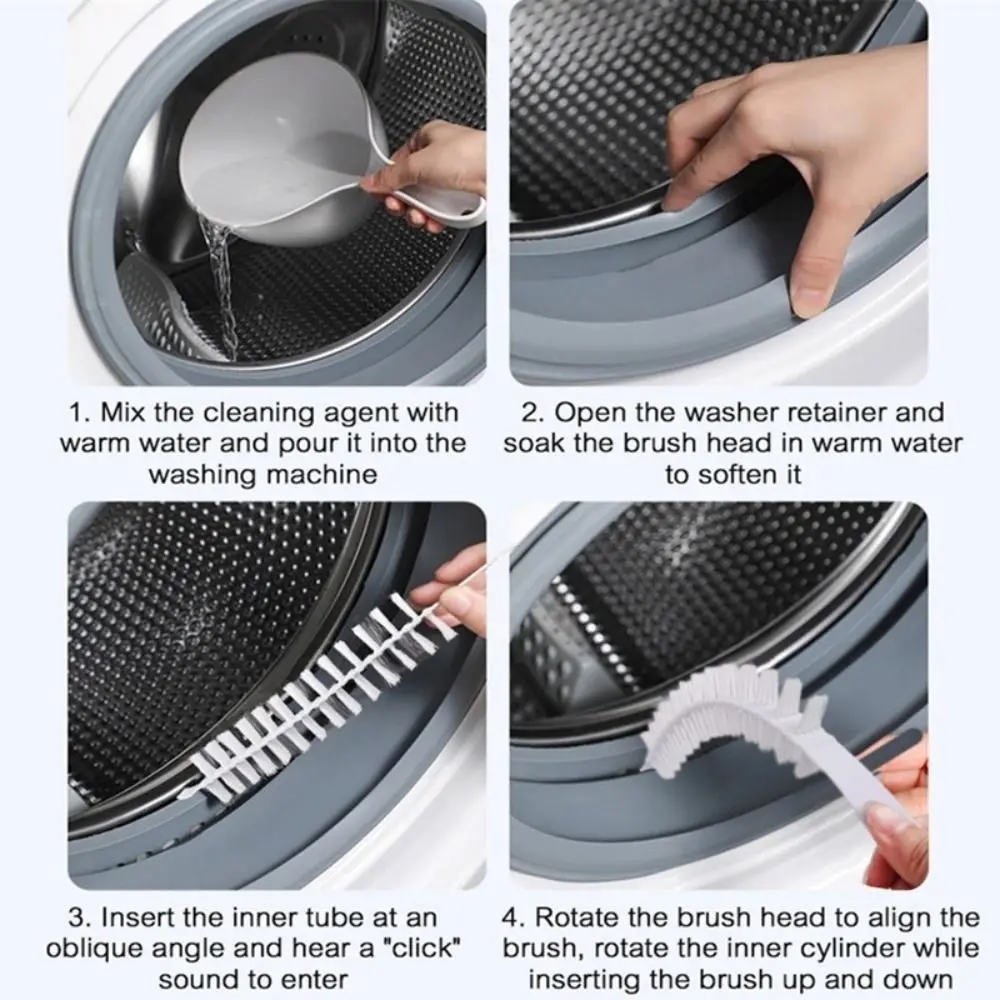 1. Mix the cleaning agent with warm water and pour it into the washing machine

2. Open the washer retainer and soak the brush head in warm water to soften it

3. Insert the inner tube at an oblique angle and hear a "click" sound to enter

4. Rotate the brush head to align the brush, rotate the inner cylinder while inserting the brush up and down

+ + + + + + +

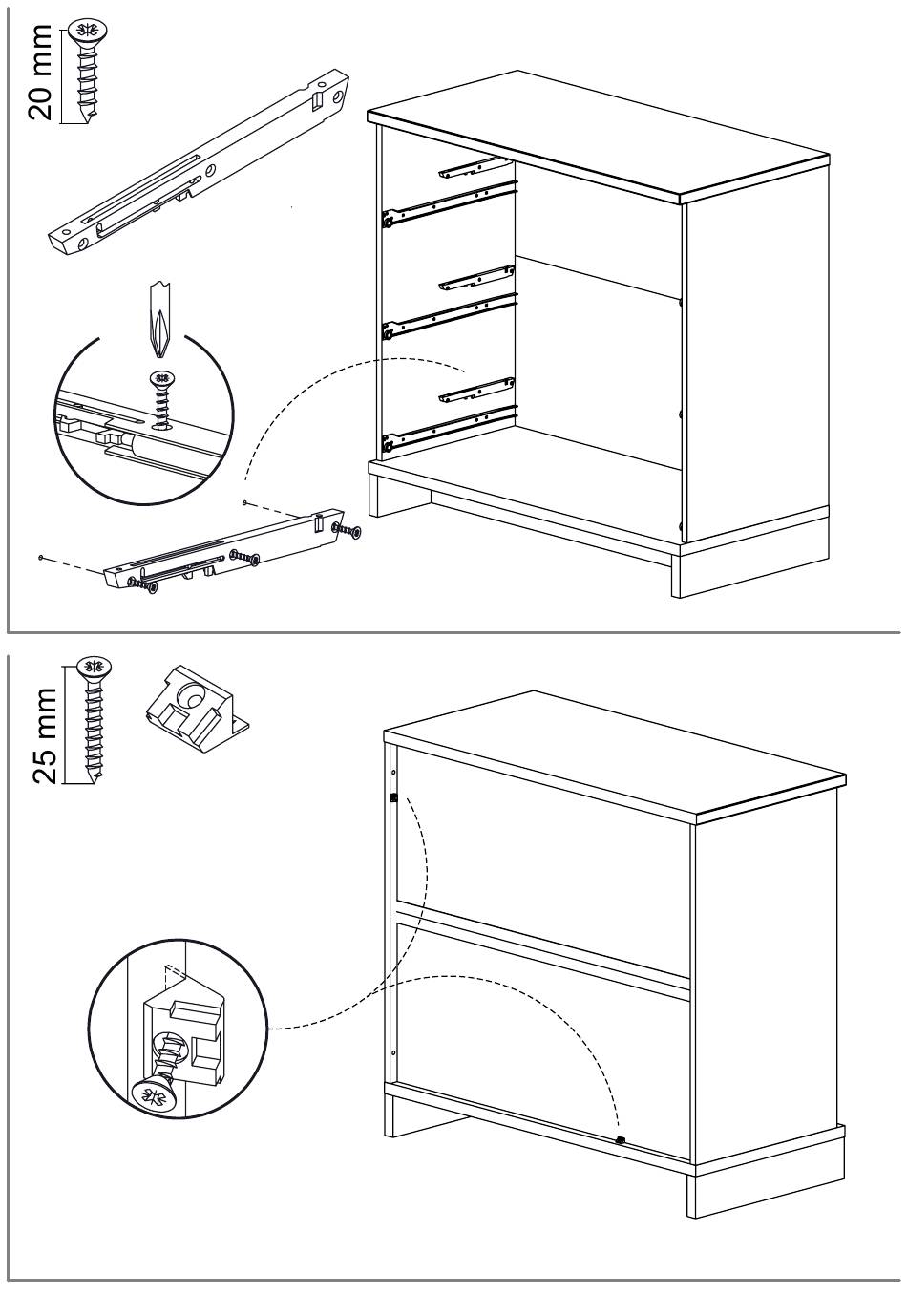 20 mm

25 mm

+ + + + + + +

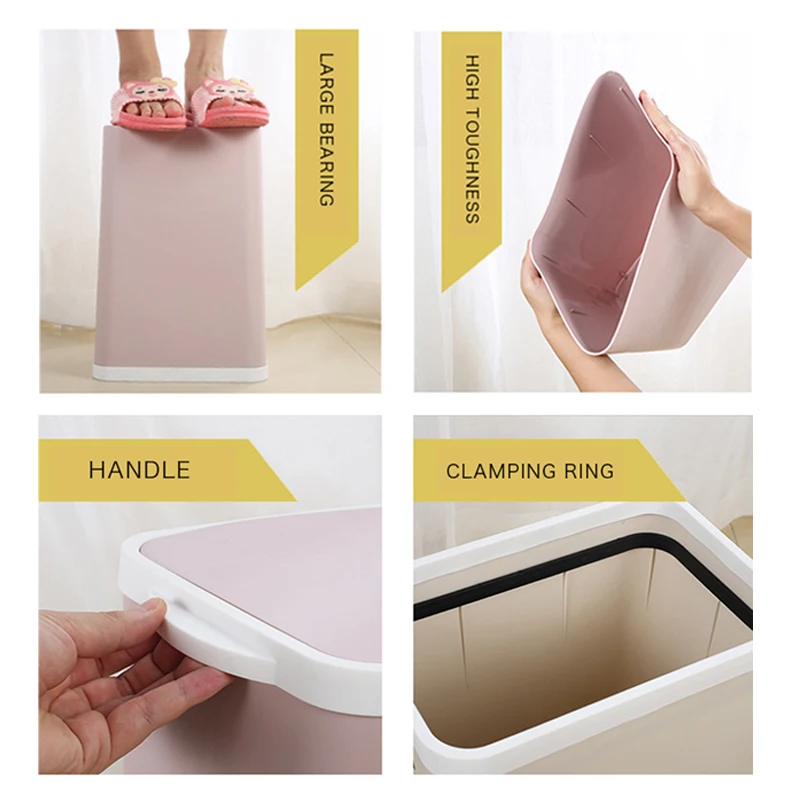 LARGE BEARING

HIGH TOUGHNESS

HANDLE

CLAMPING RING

+ + + + + + +

> [Your objective] Copy out each line of the data above, exactly, if it lies between the line holding "2. Open the" and the line holding "4. Rotate the", inclusive; copy no other line.

> [Expected output]
2. Open the washer retainer and soak the brush head in warm water to soften it

3. Insert the inner tube at an oblique angle and hear a "click" sound to enter

4. Rotate the brush head to align the brush, rotate the inner cylinder while inserting the brush up and down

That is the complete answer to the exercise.